The Red Bull KTM 125 was the fastest bike on the track in Jerez, but the set-up of its 250cc counterpart is still giving Bartol's staff plenty to think about. The Austrian manager explained: "So far, we have concentrated all of our efforts with the 250 on rideability. We are also working on new performance parts, but we will only introduce them for the race in Shanghai."

"If everything works out the way we hope, then our 250 will be clearly faster than it is now. But we also have to be careful: There is some homework left for us to do with the balance shaft, and all in all, the mechanical system of the 250 is much more complicated than the 125."

Indeed at the first Grand Prix in Qatar, Aprilia's 125s were also quicker and only at the second race in Jerez did the Red Bull KTM 125 begin to show it's potential, something which did not surprise Bartol:

"I didn't expect anything else. I wouldn't have understood where Aprilia's big advantage came from, despite their new system with the rotary valve now sitting behind the cylinder. Alvaro Bautista created big hopes for Aprilia when he dominated the field with this new bike in the final race last season. But it was he as a rider that was superior, not the bike. Guys like Mattia Pasini would now have more chances to fight for race wins and the title if they were, like Gabor Talmacsi, on Aprilia's old 125cc version. The new rotary valve system is still full of technical problems. It's just too new yet."

"Having said that, I don't want to hide the fact that Aprilia's overall package is currently better than ours. The bike is easier to ride and easier to set up. We had different priorities last winter and now we have to catch up in this area."

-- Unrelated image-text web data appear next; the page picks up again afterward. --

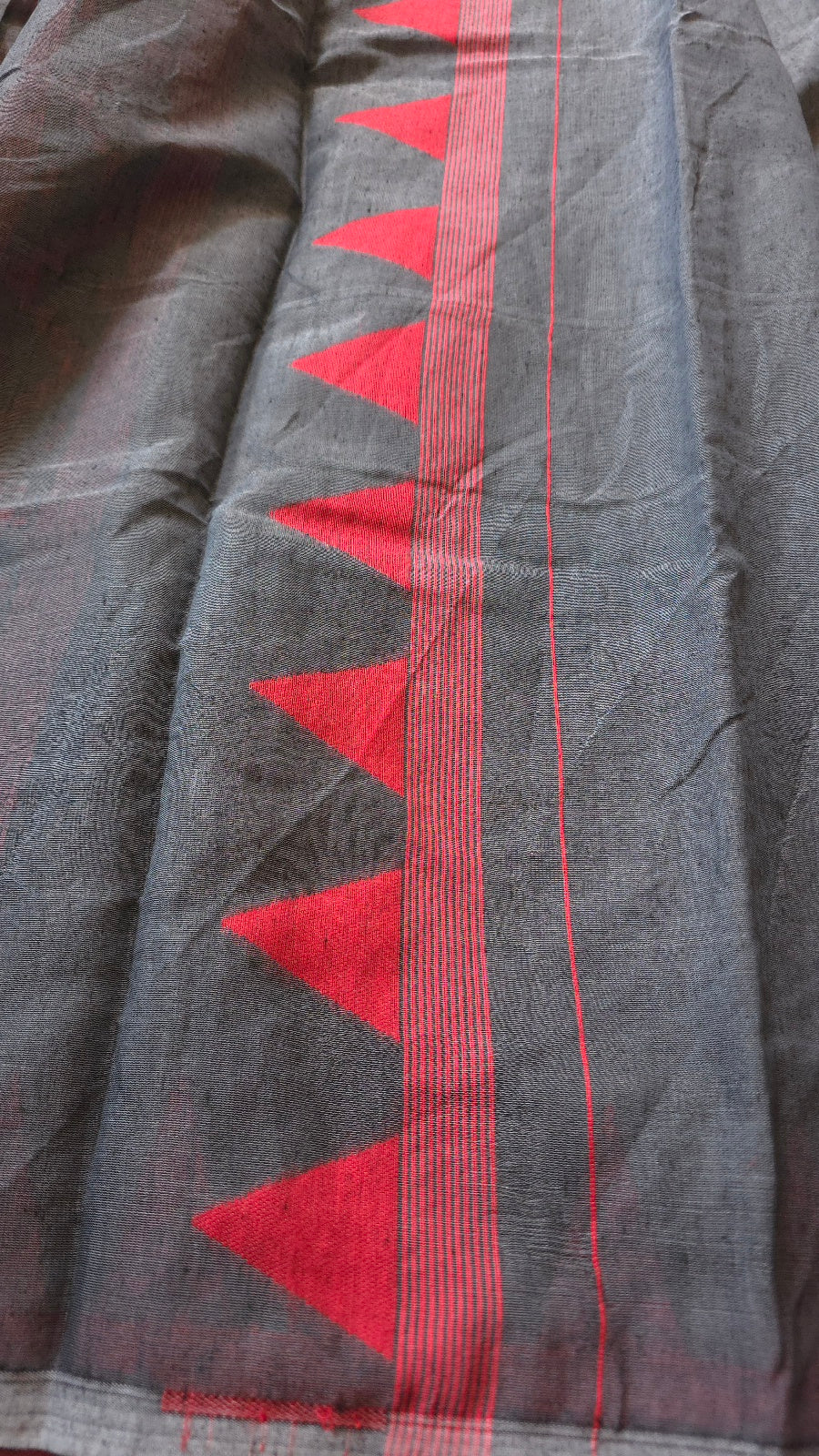 Grey Jamdani-Style Saree with Red Temple Border and Striped Pallu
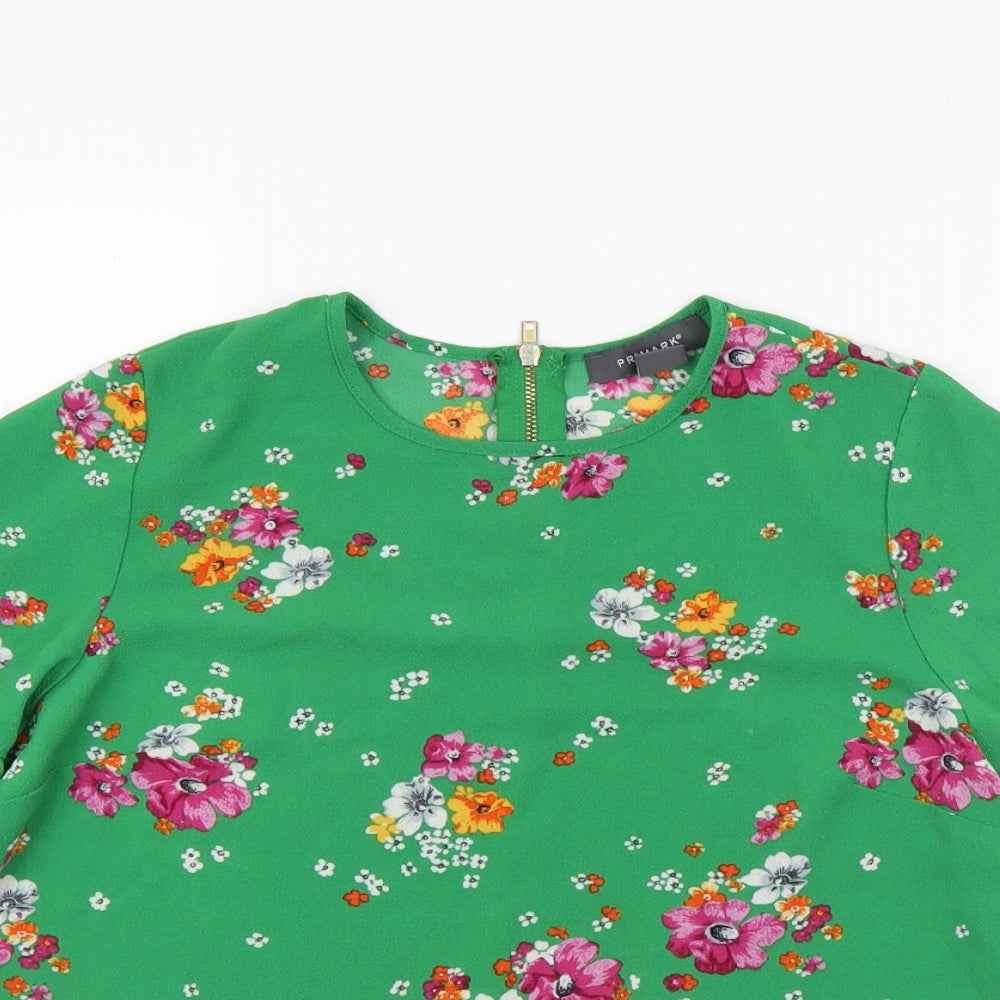 Primark Womens Green Fair Isle  Basic Blouse Size 6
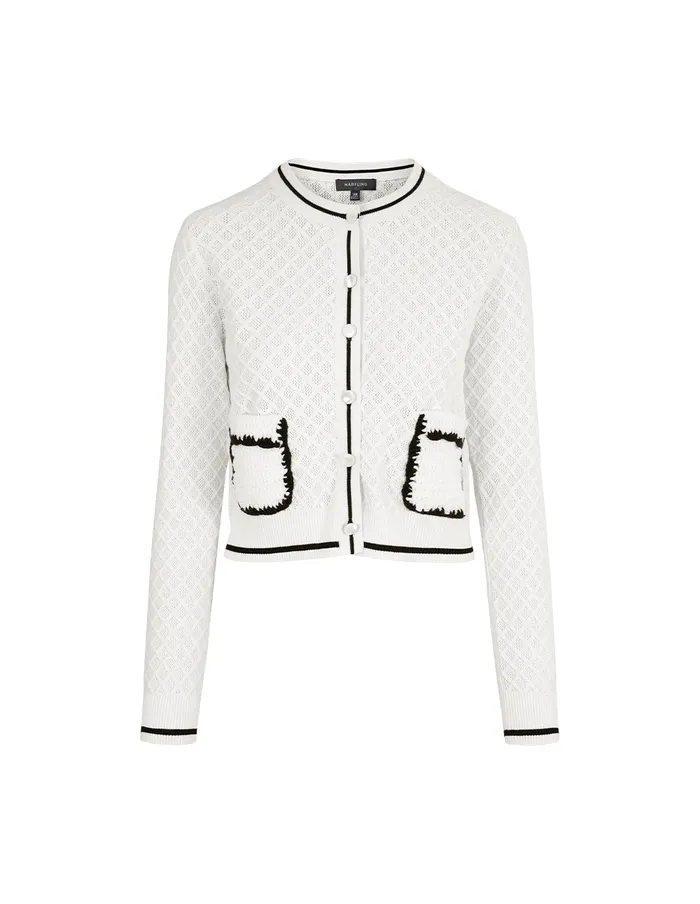 MARYLING Knitwear Round Neck White Knitted Cardigan Snow 8211 Women MARYLING Knitwear Round Neck White Knitted Cardigan Snow 8211 Women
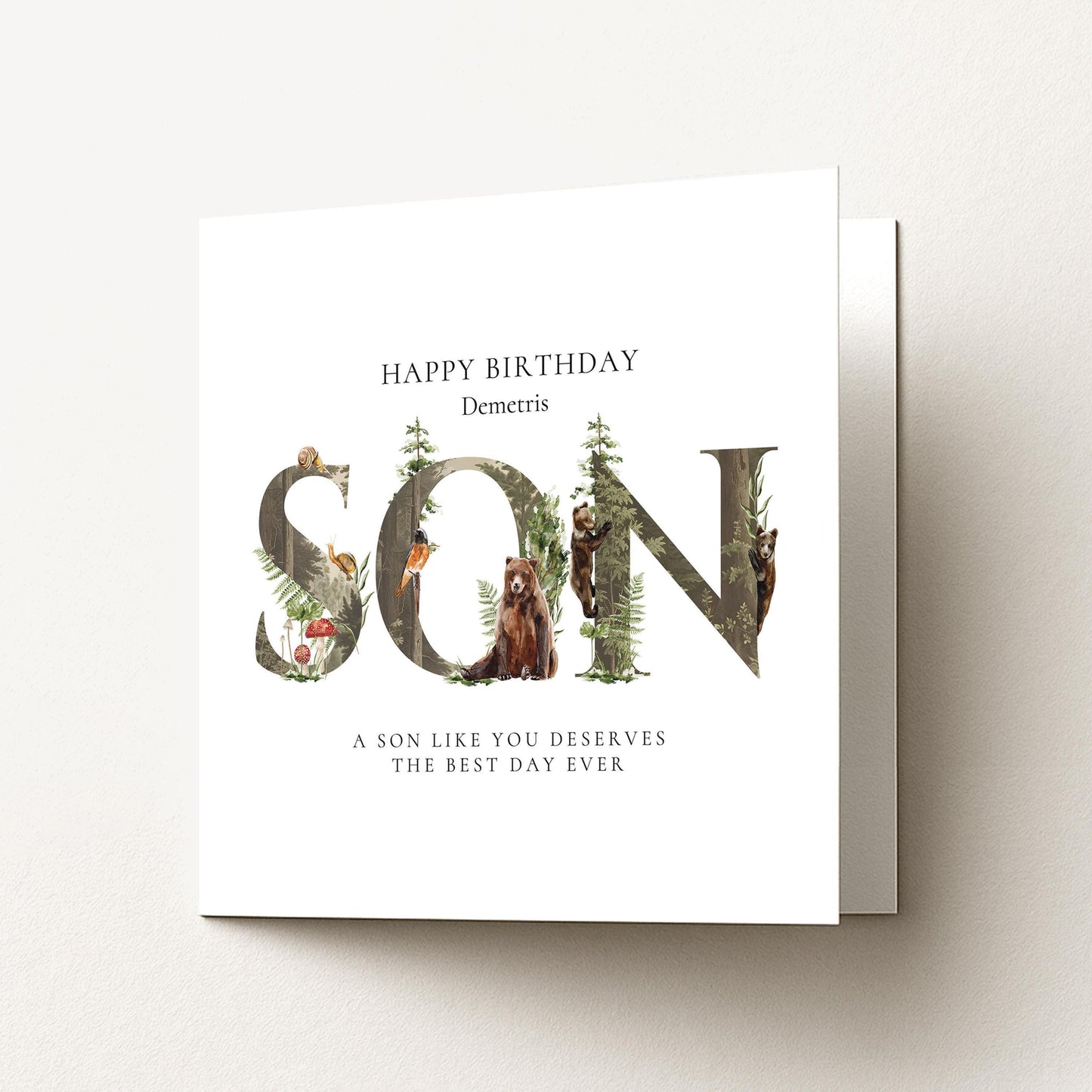 Personalised Son Birthday Card – Custom Name Woodland Keepsake With Envelope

Despite the team's problems, American Steve Bonsey is earning praise in the single cylinder category. Bonsey has thus far demonstrated steady progress - winning his first points in Jerez after gaining crucial road racing experience in the opening round - of which Bartol opined:

"He is still learning, but he is learning fast. I really believe in this guy. He has the attitude of a true racer, and he's got a lot of dirt track racing experience. It's obvious that he can't acquire road racing skills over night, but it is only a matter of time until he develops the feeling for Grand Prix racing. I am sure that we will hear a lot more from Steve as the season goes on."